Sherrif Paulson swayed away from the young man with a wave of his hand, like an ox flicking at a horsefly. “Nothin’ to tell, son, got three dead bodies and a hysterical young girl watched her father go mad.”
“So you believe her story that the father was the killer,” Reynolds said, jotting in his notebook. “How’d he end up in the well, then?”
“She says he slipped and fell,” the sherrif said. “Easy, there! Don’t go tearin’ up the clothes until Doc’s had a chance to look at em.”
“He was a big strong man, wasn’t he? Is that the body over there?” Without waiting for an answer, Reynolds marched over to the quilt-covered figure on the grass.
“Now you just get away from there,” the sheriff began, and was distracted by a shout from the men at the well. The rope and hook jerked up, suddenly slack, and flung a disembodied arm in a gingham sleeve onto the grass.

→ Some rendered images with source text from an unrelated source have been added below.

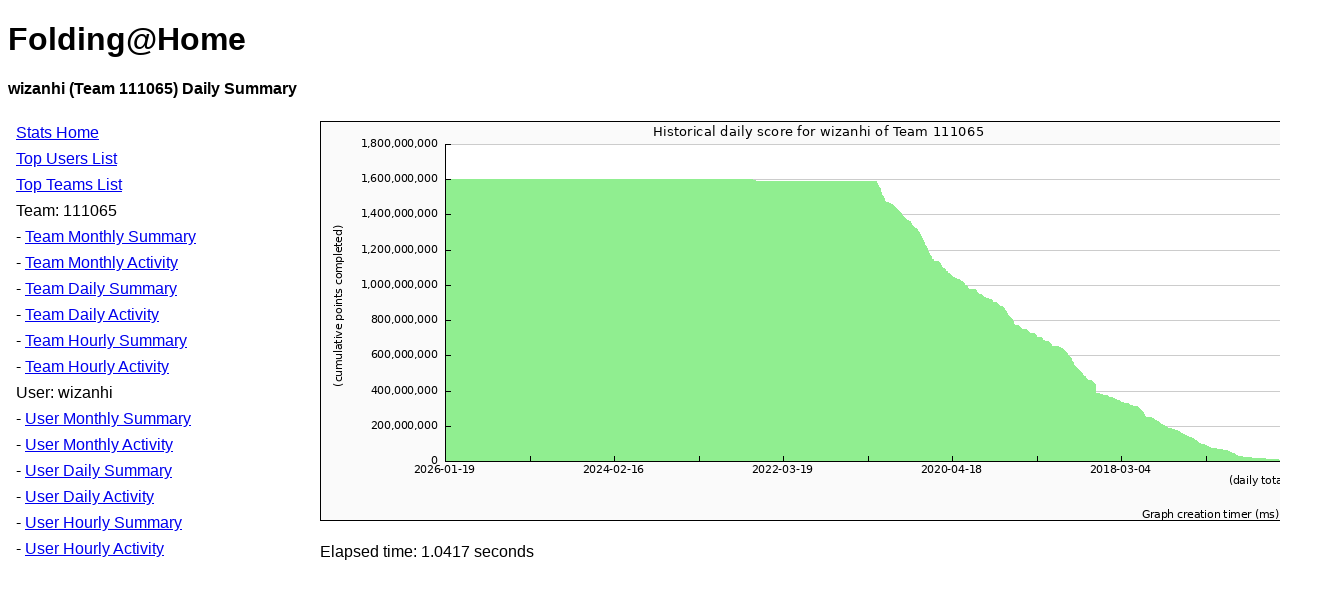

--- FILE ---
content_type: text/html; charset=UTF-8
request_url: https://folding.rainwalk.net/UserDailySummary.php?UserName=wizanhi&TeamNumber=111065
body_size: 526
content:
<!DOCTYPE html>
<html>
<head>
  <title>Folding @ Home - User Daily Summary</title>
  <style>
    body, td, th { font-family: Arial, Helvetica, sans-serif; }
    table { border-collapse: collapse; }
    td, th { padding: 4px; }
  </style>
</head>
<body>
<h1>Folding@Home</h1>

<b>wizanhi (Team 111065) Daily Summary</b><br><br>

<table width="600">
<tr>
<td valign="top">
  <table width="300">
    <tr><td><a href="index.php">Stats Home</a></td></tr>
    <tr><td><a href="UsersOverallRankTop2000.php">Top Users List</a></td></tr>
    <tr><td><a href="TeamsOverallRankTop1000.php">Top Teams List</a></td></tr>
    <tr><td>Team: 111065</td></tr>
    <tr><td>- <a href="./TeamMonthlySummary.php?TeamNumber=111065">Team Monthly Summary</a></td></tr>
    <tr><td>- <a href="./TeamMonthlyActivity.php?TeamNumber=111065">Team Monthly Activity</a></td></tr>
    <tr><td>- <a href="./TeamDailySummary.php?TeamNumber=111065">Team Daily Summary</a></td></tr>
    <tr><td>- <a href="./TeamDailyActivity.php?TeamNumber=111065">Team Daily Activity</a></td></tr>
    <tr><td>- <a href="./TeamHourlySummary.php?TeamNumber=111065">Team Hourly Summary</a></td></tr>
    <tr><td>- <a href="./TeamHourlyActivity.php?TeamNumber=111065">Team Hourly Activity</a></td></tr>
    <tr><td>User: wizanhi</td></tr>
    <tr><td>- <a href="./UserMonthlySummary.php?UserName=wizanhi&TeamNumber=111065">User Monthly Summary</a></td></tr>
    <tr><td>- <a href="./UserMonthlyActivity.php?UserName=wizanhi&TeamNumber=111065">User Monthly Activity</a></td></tr>
    <tr><td>- <a href="./UserDailySummary.php?UserName=wizanhi&TeamNumber=111065">User Daily Summary</a></td></tr>
    <tr><td>- <a href="./UserDailyActivity.php?UserName=wizanhi&TeamNumber=111065">User Daily Activity</a></td></tr>
    <tr><td>- <a href="./UserHourlySummary.php?UserName=wizanhi&TeamNumber=111065">User Hourly Summary</a></td></tr>
    <tr><td>- <a href="./UserHourlyActivity.php?UserName=wizanhi&TeamNumber=111065">User Hourly Activity</a></td></tr>
  </table>
</td>
<td>
 <img src='./images/day-summary-wizanhi-111065.png'><br><br>Elapsed time: 1.0417 seconds</td>
</tr>
</table>
</body>
</html>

They all looked at it in varying degrees of dismay. “So tell me, sheriff,” said Reynolds, “you think a fifteen-year-old girl could swing a kindling-hatchet with that kind of force?”
5 comments:
Now I could say that this is ugly and that you dressed it funny, but that would be both unkind and untrue.
OK, so the murders are ugly, but there's nothing funny about this excerpt. I like it!!! Write on!!!
SG
Lovely to see; nicely realized. And speaking as a former reporter who's actually been called a ghoul for getting in a little too close to bodies, I'll even overlook the weasel you've cast in that role. Is a sorta shady business, often enough, it's true.
But damn. You're going to shame me into finishing something, aren't you.
Reynolds is a weasel, and I'll admit I just reached down there into the stock character bag, blew the dust off him, and shoved him into the scene. But once he was there the story took right off at a run and has been more or less gallumphing along. I hope, of course, that he will morph into something a bit more complex as events unfold.
I hope you do finish something! I could use a little friendly prodding to keep me productive.
Is it funny? I think it must be; I can't help but injecting a little black humor into things; keeps it bearable, in my opinion. Besides, horror and hilarity often go together in reality.
It is a bit, and appropriately blackly so, I'd say, yeah.
'Course, I also totally cracked up at a certain scene in Wild At Heart where the big happy dog picks up the human hand... Me and the guy who'd dragged me to it practically split our sides... Before realizing we were the only ones in the theatre laughing. I might not be your best compass on this.
Best compass--no, not if I were looking for someone to make me safe for the mainstream. I never saw Wild at Heart but I laughed all the way through the last half of From Dusk Til Dawn. My date was appalled.